Thursday, February 21, 2008
US missile hits 'toxic satellite'
The US has successfully struck a disabled spy satellite with a missile fired from a warship in waters west of Hawaii, military officials say.
Operatives had only a 10-second window to hit the satellite - USA 193 - which went out of control shortly after it was launched in December 2006.
Officials were worried its hydrazine fuel could do harm, but it is not yet known if the fuel tank was destroyed.
The controversial operation has been criticised by China and Russia.
On Thursday, China called on the US to provide more information about the mission.
Russia suspects the operation was a cover to test anti-satellite technology under the US missile defence programme.
The US denies the operation was a response to an anti-satellite test carried out by China last year, which prompted fears of a space arms race.
Precision needed
The BBC's Jonathan Beale in Washington says this operation was hugely ambitious.
The operation went ahead hours after the space shuttle Atlantis landed, removing it as a safety issue for the military.
The satellite - believed by some commentators to be a radar imaging reconnaissance satellite - was passing about 130 miles (210km) over the Pacific.
Earlier the military said it would use an SM-3 missile fired from the cruiser USS Lake Erie, which is posted on the western side of Hawaii along with the destroyers USS Decatur and USS Russell.
But it is not yet known how successful the operation was - the missile needed to pierce the bus-sized satellite's fuel tank, containing more than 450kg (1,000lbs) of toxic hydrazine, which would otherwise be expected to survive re-entry.

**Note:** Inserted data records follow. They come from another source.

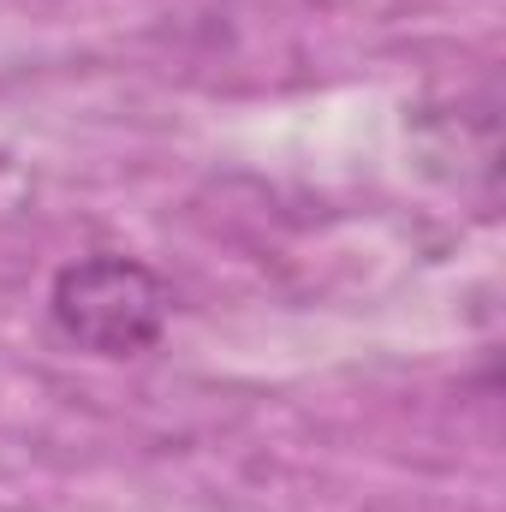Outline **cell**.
<instances>
[{
	"label": "cell",
	"mask_w": 506,
	"mask_h": 512,
	"mask_svg": "<svg viewBox=\"0 0 506 512\" xmlns=\"http://www.w3.org/2000/svg\"><path fill=\"white\" fill-rule=\"evenodd\" d=\"M48 316L90 358H143L173 316V292L137 256H84L54 274Z\"/></svg>",
	"instance_id": "1"
}]
</instances>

The Pentagon said confirmation that the fuel tank has been hit should be available within 24 hours.
US officials said without an attempt to destroy the fuel tank, and with the satellite's thermal control system gone, the fuel would now be frozen solid, allowing the tank to resist the heat of re-entry.
If the tank were to land intact, it could leak toxic gas over a wide area - harming or kill humans if inhaled, officials had warned.
Debris
Officials expect that over 50% of the debris will fall to Earth within the first 15 hours after the strike - or within its first two revolutions of Earth.

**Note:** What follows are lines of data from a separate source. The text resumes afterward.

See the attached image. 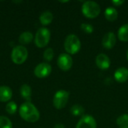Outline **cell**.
I'll list each match as a JSON object with an SVG mask.
<instances>
[{
    "instance_id": "6da1fadb",
    "label": "cell",
    "mask_w": 128,
    "mask_h": 128,
    "mask_svg": "<svg viewBox=\"0 0 128 128\" xmlns=\"http://www.w3.org/2000/svg\"><path fill=\"white\" fill-rule=\"evenodd\" d=\"M19 113L21 118L27 122L34 123L38 122L40 118L39 111L31 102L23 103L20 107Z\"/></svg>"
},
{
    "instance_id": "7a4b0ae2",
    "label": "cell",
    "mask_w": 128,
    "mask_h": 128,
    "mask_svg": "<svg viewBox=\"0 0 128 128\" xmlns=\"http://www.w3.org/2000/svg\"><path fill=\"white\" fill-rule=\"evenodd\" d=\"M64 46L68 54L74 55L80 51L81 48V42L76 34H70L65 38Z\"/></svg>"
},
{
    "instance_id": "3957f363",
    "label": "cell",
    "mask_w": 128,
    "mask_h": 128,
    "mask_svg": "<svg viewBox=\"0 0 128 128\" xmlns=\"http://www.w3.org/2000/svg\"><path fill=\"white\" fill-rule=\"evenodd\" d=\"M82 14L88 19H94L100 14V5L93 1H86L82 5Z\"/></svg>"
},
{
    "instance_id": "277c9868",
    "label": "cell",
    "mask_w": 128,
    "mask_h": 128,
    "mask_svg": "<svg viewBox=\"0 0 128 128\" xmlns=\"http://www.w3.org/2000/svg\"><path fill=\"white\" fill-rule=\"evenodd\" d=\"M50 40V32L46 28H40L34 38V44L39 48H43L47 46Z\"/></svg>"
},
{
    "instance_id": "5b68a950",
    "label": "cell",
    "mask_w": 128,
    "mask_h": 128,
    "mask_svg": "<svg viewBox=\"0 0 128 128\" xmlns=\"http://www.w3.org/2000/svg\"><path fill=\"white\" fill-rule=\"evenodd\" d=\"M10 57L14 63L21 64L24 63L28 58V50L23 46H16L13 49Z\"/></svg>"
},
{
    "instance_id": "8992f818",
    "label": "cell",
    "mask_w": 128,
    "mask_h": 128,
    "mask_svg": "<svg viewBox=\"0 0 128 128\" xmlns=\"http://www.w3.org/2000/svg\"><path fill=\"white\" fill-rule=\"evenodd\" d=\"M69 92L65 90H58L56 92L53 98V106L57 110H62L65 107L69 99Z\"/></svg>"
},
{
    "instance_id": "52a82bcc",
    "label": "cell",
    "mask_w": 128,
    "mask_h": 128,
    "mask_svg": "<svg viewBox=\"0 0 128 128\" xmlns=\"http://www.w3.org/2000/svg\"><path fill=\"white\" fill-rule=\"evenodd\" d=\"M57 64L62 70L68 71L73 65V58L68 53H62L58 58Z\"/></svg>"
},
{
    "instance_id": "ba28073f",
    "label": "cell",
    "mask_w": 128,
    "mask_h": 128,
    "mask_svg": "<svg viewBox=\"0 0 128 128\" xmlns=\"http://www.w3.org/2000/svg\"><path fill=\"white\" fill-rule=\"evenodd\" d=\"M52 72V67L48 63H40L36 66L34 70V75L40 79L47 77Z\"/></svg>"
},
{
    "instance_id": "9c48e42d",
    "label": "cell",
    "mask_w": 128,
    "mask_h": 128,
    "mask_svg": "<svg viewBox=\"0 0 128 128\" xmlns=\"http://www.w3.org/2000/svg\"><path fill=\"white\" fill-rule=\"evenodd\" d=\"M76 128H97V122L94 117L88 115L83 116L78 122Z\"/></svg>"
},
{
    "instance_id": "30bf717a",
    "label": "cell",
    "mask_w": 128,
    "mask_h": 128,
    "mask_svg": "<svg viewBox=\"0 0 128 128\" xmlns=\"http://www.w3.org/2000/svg\"><path fill=\"white\" fill-rule=\"evenodd\" d=\"M116 44V36L113 32L106 33L102 39V46L106 50L112 49Z\"/></svg>"
},
{
    "instance_id": "8fae6325",
    "label": "cell",
    "mask_w": 128,
    "mask_h": 128,
    "mask_svg": "<svg viewBox=\"0 0 128 128\" xmlns=\"http://www.w3.org/2000/svg\"><path fill=\"white\" fill-rule=\"evenodd\" d=\"M95 62L97 67L100 70H106L110 67L111 64L110 58L104 53H100L97 56Z\"/></svg>"
},
{
    "instance_id": "7c38bea8",
    "label": "cell",
    "mask_w": 128,
    "mask_h": 128,
    "mask_svg": "<svg viewBox=\"0 0 128 128\" xmlns=\"http://www.w3.org/2000/svg\"><path fill=\"white\" fill-rule=\"evenodd\" d=\"M115 80L120 83H124L128 80V69L126 68H118L114 74Z\"/></svg>"
},
{
    "instance_id": "4fadbf2b",
    "label": "cell",
    "mask_w": 128,
    "mask_h": 128,
    "mask_svg": "<svg viewBox=\"0 0 128 128\" xmlns=\"http://www.w3.org/2000/svg\"><path fill=\"white\" fill-rule=\"evenodd\" d=\"M12 90L8 86H0V102L9 101L12 98Z\"/></svg>"
},
{
    "instance_id": "5bb4252c",
    "label": "cell",
    "mask_w": 128,
    "mask_h": 128,
    "mask_svg": "<svg viewBox=\"0 0 128 128\" xmlns=\"http://www.w3.org/2000/svg\"><path fill=\"white\" fill-rule=\"evenodd\" d=\"M20 95L22 98H24L26 102H31L32 100V89L31 87L26 84H23L20 89Z\"/></svg>"
},
{
    "instance_id": "9a60e30c",
    "label": "cell",
    "mask_w": 128,
    "mask_h": 128,
    "mask_svg": "<svg viewBox=\"0 0 128 128\" xmlns=\"http://www.w3.org/2000/svg\"><path fill=\"white\" fill-rule=\"evenodd\" d=\"M118 11L117 10L113 7H109L105 10L104 16L105 18L110 22H113L117 20L118 18Z\"/></svg>"
},
{
    "instance_id": "2e32d148",
    "label": "cell",
    "mask_w": 128,
    "mask_h": 128,
    "mask_svg": "<svg viewBox=\"0 0 128 128\" xmlns=\"http://www.w3.org/2000/svg\"><path fill=\"white\" fill-rule=\"evenodd\" d=\"M39 20L43 26H48L52 22L53 20V14L49 10L44 11L40 14Z\"/></svg>"
},
{
    "instance_id": "e0dca14e",
    "label": "cell",
    "mask_w": 128,
    "mask_h": 128,
    "mask_svg": "<svg viewBox=\"0 0 128 128\" xmlns=\"http://www.w3.org/2000/svg\"><path fill=\"white\" fill-rule=\"evenodd\" d=\"M118 38L122 42L128 41V23L119 28L118 31Z\"/></svg>"
},
{
    "instance_id": "ac0fdd59",
    "label": "cell",
    "mask_w": 128,
    "mask_h": 128,
    "mask_svg": "<svg viewBox=\"0 0 128 128\" xmlns=\"http://www.w3.org/2000/svg\"><path fill=\"white\" fill-rule=\"evenodd\" d=\"M33 40V34L29 32H25L22 33L19 37V42L21 44H28Z\"/></svg>"
},
{
    "instance_id": "d6986e66",
    "label": "cell",
    "mask_w": 128,
    "mask_h": 128,
    "mask_svg": "<svg viewBox=\"0 0 128 128\" xmlns=\"http://www.w3.org/2000/svg\"><path fill=\"white\" fill-rule=\"evenodd\" d=\"M70 112L74 116H81L85 113V110L82 106L76 104L70 108Z\"/></svg>"
},
{
    "instance_id": "ffe728a7",
    "label": "cell",
    "mask_w": 128,
    "mask_h": 128,
    "mask_svg": "<svg viewBox=\"0 0 128 128\" xmlns=\"http://www.w3.org/2000/svg\"><path fill=\"white\" fill-rule=\"evenodd\" d=\"M116 124L120 128L128 126V114H124L120 116L116 120Z\"/></svg>"
},
{
    "instance_id": "44dd1931",
    "label": "cell",
    "mask_w": 128,
    "mask_h": 128,
    "mask_svg": "<svg viewBox=\"0 0 128 128\" xmlns=\"http://www.w3.org/2000/svg\"><path fill=\"white\" fill-rule=\"evenodd\" d=\"M5 110H6V112L10 114V115H14L16 113V110H17V105L15 102L14 101H11V102H9L8 103V104L6 105V107H5Z\"/></svg>"
},
{
    "instance_id": "7402d4cb",
    "label": "cell",
    "mask_w": 128,
    "mask_h": 128,
    "mask_svg": "<svg viewBox=\"0 0 128 128\" xmlns=\"http://www.w3.org/2000/svg\"><path fill=\"white\" fill-rule=\"evenodd\" d=\"M0 128H12V123L5 116H0Z\"/></svg>"
},
{
    "instance_id": "603a6c76",
    "label": "cell",
    "mask_w": 128,
    "mask_h": 128,
    "mask_svg": "<svg viewBox=\"0 0 128 128\" xmlns=\"http://www.w3.org/2000/svg\"><path fill=\"white\" fill-rule=\"evenodd\" d=\"M54 57V51L52 48H47L44 52V58L46 62H51Z\"/></svg>"
},
{
    "instance_id": "cb8c5ba5",
    "label": "cell",
    "mask_w": 128,
    "mask_h": 128,
    "mask_svg": "<svg viewBox=\"0 0 128 128\" xmlns=\"http://www.w3.org/2000/svg\"><path fill=\"white\" fill-rule=\"evenodd\" d=\"M82 31L86 34H91L94 32V27L89 23H82L80 26Z\"/></svg>"
},
{
    "instance_id": "d4e9b609",
    "label": "cell",
    "mask_w": 128,
    "mask_h": 128,
    "mask_svg": "<svg viewBox=\"0 0 128 128\" xmlns=\"http://www.w3.org/2000/svg\"><path fill=\"white\" fill-rule=\"evenodd\" d=\"M112 3L113 4L114 6H121L122 4H123L124 3V1H122V0H114L112 2Z\"/></svg>"
},
{
    "instance_id": "484cf974",
    "label": "cell",
    "mask_w": 128,
    "mask_h": 128,
    "mask_svg": "<svg viewBox=\"0 0 128 128\" xmlns=\"http://www.w3.org/2000/svg\"><path fill=\"white\" fill-rule=\"evenodd\" d=\"M54 128H64V124H56V125H55Z\"/></svg>"
},
{
    "instance_id": "4316f807",
    "label": "cell",
    "mask_w": 128,
    "mask_h": 128,
    "mask_svg": "<svg viewBox=\"0 0 128 128\" xmlns=\"http://www.w3.org/2000/svg\"><path fill=\"white\" fill-rule=\"evenodd\" d=\"M127 58H128V51H127Z\"/></svg>"
},
{
    "instance_id": "83f0119b",
    "label": "cell",
    "mask_w": 128,
    "mask_h": 128,
    "mask_svg": "<svg viewBox=\"0 0 128 128\" xmlns=\"http://www.w3.org/2000/svg\"><path fill=\"white\" fill-rule=\"evenodd\" d=\"M128 128V126H127V127H122V128Z\"/></svg>"
}]
</instances>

Left to its own devices, about half of the spacecraft would have been expected to survive the blazing descent through the atmosphere, scattering debris in a defined "corridor" which runs across the Earth's surface.
Professor Richard Crowther, a space debris expert with the Science and Technology Facilities Council (STFC), said that if struck with the missile, about 25% of USA 193 is likely to survive the fall to Earth.
"The smaller the debris is the more likely you are to get burn-through. So if you fragment something before re-entry, less mass will survive to hit the Earth," he told BBC News.
Russian suspicion
But Russia's defence ministry has effectively branded the US operation a cover for testing an anti-satellite weapon.
The Russian defence ministry argued that various countries' spacecraft had crashed to Earth in the past, with many using toxic fuel on board, but that this had never before merited "extraordinary measures".
Last year, China carried out a test using a ground-based ballistic missile to destroy a satellite in space, prompting international alarm and fears of a space arms race.
On Tuesday, a US State Department spokesman stressed that the action was meant to protect people from the hazardous fuel and was not a weapons test.
The US government has also denied claims that the main aim of the operation was to destroy secret components on USA 193.
Officials say classified parts would be burned up in the atmosphere and, in any case, that would not be a reason for shooting down the satellite.